Weiterer Einfluss der Belichtungszeit

Die Belichtungszeit beeinflusst auch die Helligkeit deines Bildes. Bei langer Belichtungszeit nimmt der Sensor viel Licht auf und das Foto wird dementsprechend heller. Ist die Belichtungszeit kurz, führt das zu einem dunkleren Foto, weil weniger Licht einfallen kann.
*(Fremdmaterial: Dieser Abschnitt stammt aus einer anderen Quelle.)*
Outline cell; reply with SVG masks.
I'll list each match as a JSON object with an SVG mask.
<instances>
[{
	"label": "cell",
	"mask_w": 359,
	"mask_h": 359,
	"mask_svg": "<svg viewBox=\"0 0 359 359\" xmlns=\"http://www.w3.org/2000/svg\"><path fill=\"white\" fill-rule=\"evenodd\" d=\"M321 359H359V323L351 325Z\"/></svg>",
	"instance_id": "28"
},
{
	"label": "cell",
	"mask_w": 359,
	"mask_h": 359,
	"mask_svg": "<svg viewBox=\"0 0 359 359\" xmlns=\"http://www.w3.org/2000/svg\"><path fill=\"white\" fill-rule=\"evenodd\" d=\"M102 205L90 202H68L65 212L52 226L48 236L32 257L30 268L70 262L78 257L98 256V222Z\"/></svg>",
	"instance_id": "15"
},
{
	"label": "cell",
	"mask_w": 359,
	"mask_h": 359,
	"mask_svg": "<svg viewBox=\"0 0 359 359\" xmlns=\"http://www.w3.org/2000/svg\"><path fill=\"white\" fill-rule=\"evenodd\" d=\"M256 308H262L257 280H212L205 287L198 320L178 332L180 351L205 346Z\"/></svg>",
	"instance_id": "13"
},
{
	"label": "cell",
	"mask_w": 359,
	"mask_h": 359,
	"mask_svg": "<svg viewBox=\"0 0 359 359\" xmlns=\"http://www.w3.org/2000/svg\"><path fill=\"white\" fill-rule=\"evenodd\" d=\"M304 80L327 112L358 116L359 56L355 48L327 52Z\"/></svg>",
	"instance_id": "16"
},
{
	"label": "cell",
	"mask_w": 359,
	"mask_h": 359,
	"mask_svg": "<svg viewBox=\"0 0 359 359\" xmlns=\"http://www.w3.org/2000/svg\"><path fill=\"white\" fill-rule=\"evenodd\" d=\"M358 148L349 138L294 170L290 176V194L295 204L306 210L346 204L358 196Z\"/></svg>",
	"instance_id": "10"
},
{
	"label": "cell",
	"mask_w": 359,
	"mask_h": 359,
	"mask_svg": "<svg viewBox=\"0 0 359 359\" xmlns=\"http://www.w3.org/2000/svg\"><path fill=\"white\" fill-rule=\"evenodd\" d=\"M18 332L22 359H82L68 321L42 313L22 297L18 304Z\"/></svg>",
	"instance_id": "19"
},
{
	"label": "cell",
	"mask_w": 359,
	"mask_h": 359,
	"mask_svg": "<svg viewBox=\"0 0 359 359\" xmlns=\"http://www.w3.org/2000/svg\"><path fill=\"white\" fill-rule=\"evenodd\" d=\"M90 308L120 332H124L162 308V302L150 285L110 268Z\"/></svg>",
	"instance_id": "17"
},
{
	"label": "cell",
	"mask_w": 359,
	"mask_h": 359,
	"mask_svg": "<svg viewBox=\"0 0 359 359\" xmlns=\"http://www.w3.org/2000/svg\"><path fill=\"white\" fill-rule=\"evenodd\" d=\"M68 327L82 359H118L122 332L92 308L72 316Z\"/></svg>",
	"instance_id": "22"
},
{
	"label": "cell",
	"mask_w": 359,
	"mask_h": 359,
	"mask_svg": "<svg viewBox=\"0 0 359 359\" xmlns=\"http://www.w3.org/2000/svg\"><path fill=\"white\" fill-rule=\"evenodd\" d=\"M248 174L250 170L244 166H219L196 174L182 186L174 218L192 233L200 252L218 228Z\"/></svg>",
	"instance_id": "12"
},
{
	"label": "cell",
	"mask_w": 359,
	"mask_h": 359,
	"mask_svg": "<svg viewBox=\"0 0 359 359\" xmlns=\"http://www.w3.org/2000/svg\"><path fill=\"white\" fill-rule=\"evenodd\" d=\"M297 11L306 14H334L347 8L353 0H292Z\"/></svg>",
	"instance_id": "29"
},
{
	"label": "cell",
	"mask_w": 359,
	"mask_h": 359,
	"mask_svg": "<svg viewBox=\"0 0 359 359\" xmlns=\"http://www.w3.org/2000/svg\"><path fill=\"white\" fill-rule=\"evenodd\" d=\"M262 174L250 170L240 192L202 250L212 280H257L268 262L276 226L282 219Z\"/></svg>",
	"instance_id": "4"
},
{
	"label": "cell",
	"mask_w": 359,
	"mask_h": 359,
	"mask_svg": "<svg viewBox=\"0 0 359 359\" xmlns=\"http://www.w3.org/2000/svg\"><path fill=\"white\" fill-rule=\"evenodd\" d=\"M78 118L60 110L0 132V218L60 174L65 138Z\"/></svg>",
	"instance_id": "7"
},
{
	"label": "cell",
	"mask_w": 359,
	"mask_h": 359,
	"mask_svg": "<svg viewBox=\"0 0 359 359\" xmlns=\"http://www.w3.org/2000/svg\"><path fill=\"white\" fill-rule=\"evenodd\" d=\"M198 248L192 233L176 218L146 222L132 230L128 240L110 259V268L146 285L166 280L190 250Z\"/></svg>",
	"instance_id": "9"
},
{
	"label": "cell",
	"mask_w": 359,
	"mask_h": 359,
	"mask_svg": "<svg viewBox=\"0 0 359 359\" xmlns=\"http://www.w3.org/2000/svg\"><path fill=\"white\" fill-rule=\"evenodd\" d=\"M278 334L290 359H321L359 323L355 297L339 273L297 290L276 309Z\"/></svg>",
Die Belichtungszeit ist jedoch nicht das Einzige, was die Helligkeit eines Bildes beeinflusst. Auf die Blende und ISO kommt es genauso an – zusammen mit der tatsächlichen Helligkeit der Szene natürlich. Aus dem ergibt sich eine gewisse Flexibilität, wenn du dich für eine Belichtungszeit entscheidest. Die anderen Einstellungen musst du selbstverständlich auch sorgfältig wählen, denn alle drei Größen beeinflussen das Bild uns stehen im Zusammenhang. Diese Zusammenhänge siehst du hier auf dem sogenannten Belichtungsdreieck.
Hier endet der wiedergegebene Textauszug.